It provides uniformity: Every language can push bytes into OTLP instead of certain languages that allow arbitrary data in the language's native string type.
Extending the list of supported primitives to include the bytes type may not be a breaking change.
The reason for rejecting exposing bytes type in the API in a previous SIG meeting is our vendor might not ready to process bytes attributes from OTLP. But this is not valid if dropping non-UTF-8 converting is not feasible, it means we will have bytes in attributes in OTLP anyway regardless whether to expose the bytes type in the API.

jack-berg · 2024-04-16T15:56:56Z

Discussed in the 4/16/24 spec SIG.

In languages like go, strings are nothing but a byte array so the idea of being able to include encoding information doesn't really work because its unavailable. The benefit of the current spec'd approach of sending non-UTF-8 strings as byte values is that something is better than nothing: even if the encoding of the bytes isn't present, the information is still there and you can probably make sense of it with some a priori knowledge about the instrumentation which recorded it. Yet there are potential security considerations with letting raw unvalidated byte arrays escape. I won't try to articulate what that might look like but folks on the call expressed potential concerns.

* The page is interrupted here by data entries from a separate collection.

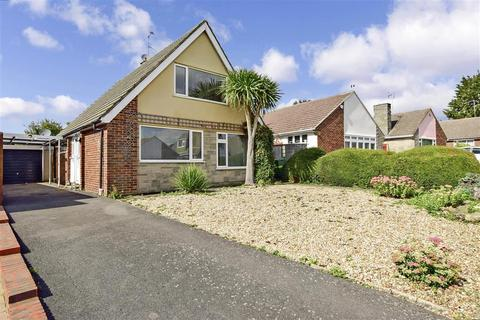 4 bedroom bungalow for sale - Madginford Close, Bearsted, Maidstone, Kent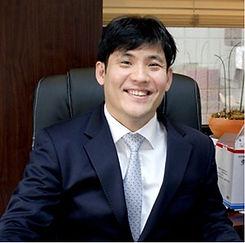 강두웅 변호사.jpg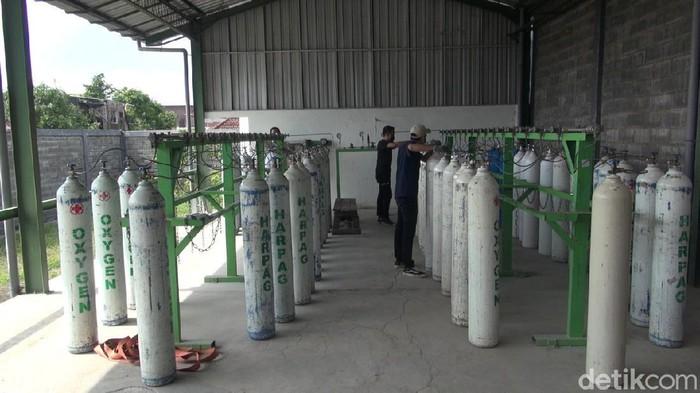 Perusahaan pengisian oksigen di Kabupaten Malang menyuplai kebutuhan oksigen bagi warga kurang mampu. Oksigen diberikan secara gratis di tengah terus bertambahnya pasien COVID-19.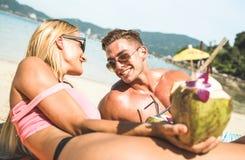 Portrait de jeunes vacances de couples ayant l'amusement sur Phuke tropical Photographie stock libre de droits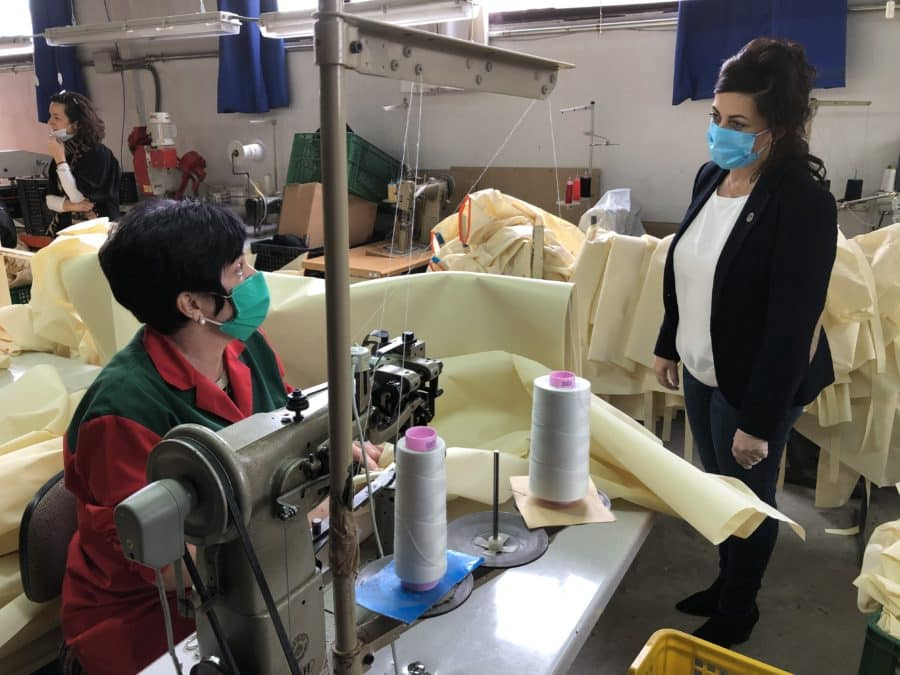 Andreu visita varias fábricas de Arnedo que han producido 120.000 batas de polipropileno para los sanitarios 5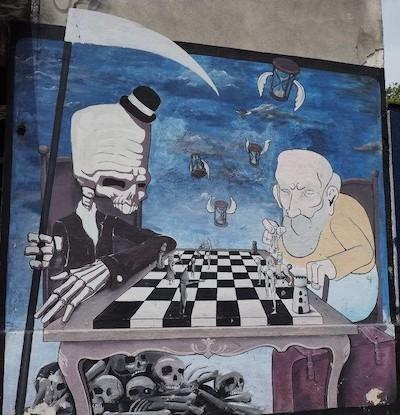 Imagen callejera en Montevideo: la muerte juega al ajedrez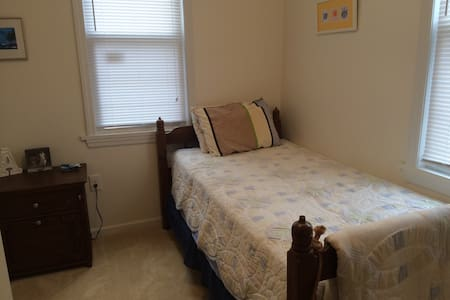 Private, renovated room & parking - Haddon Township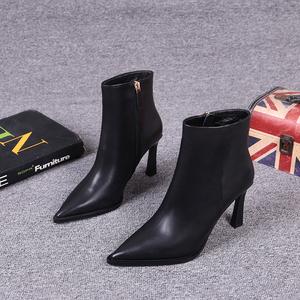 欧洲站女鞋2019冬季新款欧货真皮时尚侧拉链尖头细跟高跟鞋短靴女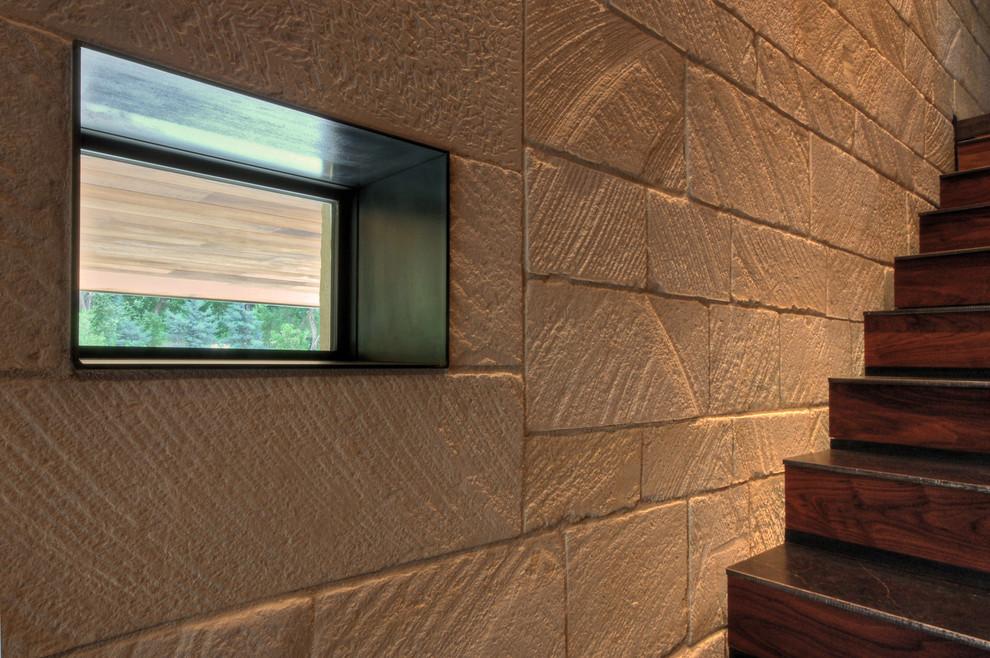 Example of a minimalist home design design in Austin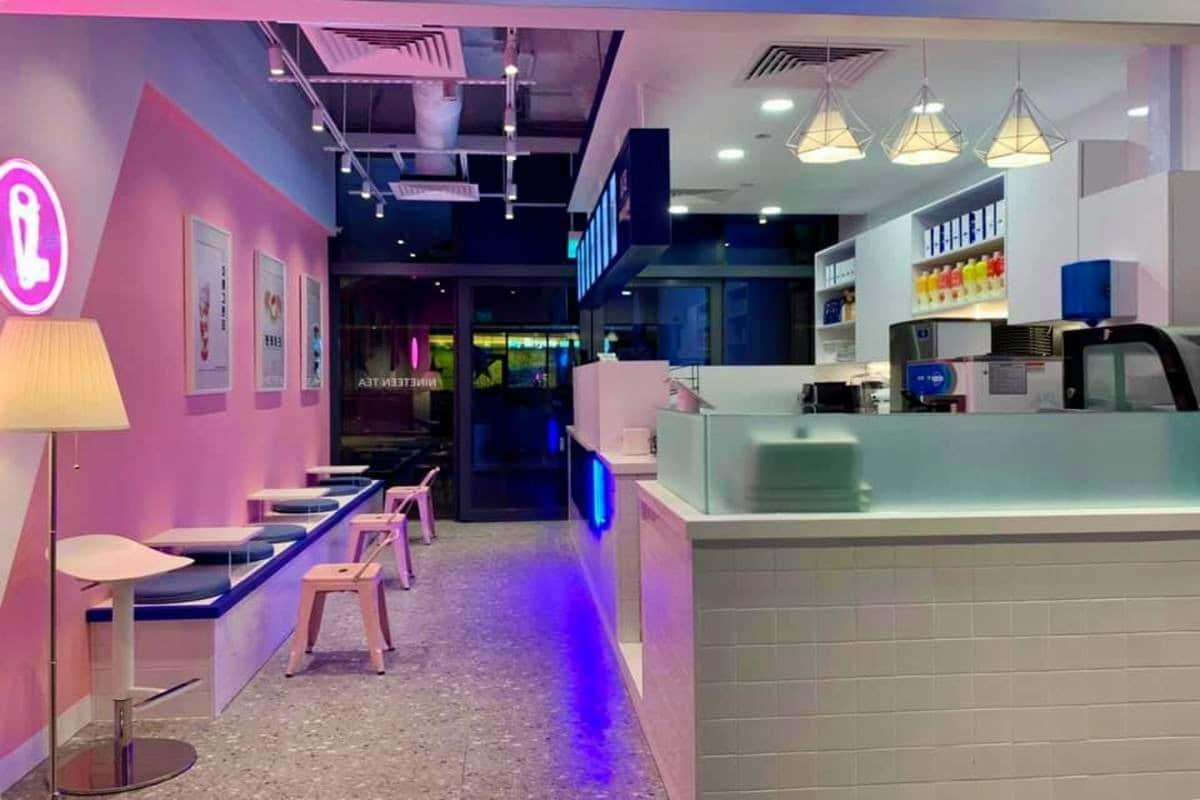 19 Tea Pink Café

A good compromise seems to be:

Keep the current behavior of encoding non-UTF-8 strings as byte value
Encourage SDKs to offer an opt-out, where non-UTF-8 strings are dropped

jmacd · 2024-04-16T16:09:07Z

Keep the current behavior of encoding non-UTF-8 strings as byte value

Can we also specify that the OpenTelemetry Collector have an opt-in to support passing through invalid UTF-8? (This is a technical challenge, because protobuf libraries.) That's the problem with the current behavior -- I don't care if invalid UTF-8 arrives because it's better than nothing. However, I need a Collector that will support passing me that data.

XSAM · 2024-04-16T16:44:10Z

I just want to provide more info here. Sorry if I didn't make this clear in the meeting, I think sending non-UTF-8 strings as byte is bonded with exposing bytes API.

If we provide sending non-UTF-8 strings as byte, like as a stable behavior that is not removable, it makes sense to me to provide the bytes type because they are basically the same feature (allow users to push bytes data). But, just providing sending non-UTF-8 strings as byte without providing bytes API just gives languages like Go a privilege to push bytes.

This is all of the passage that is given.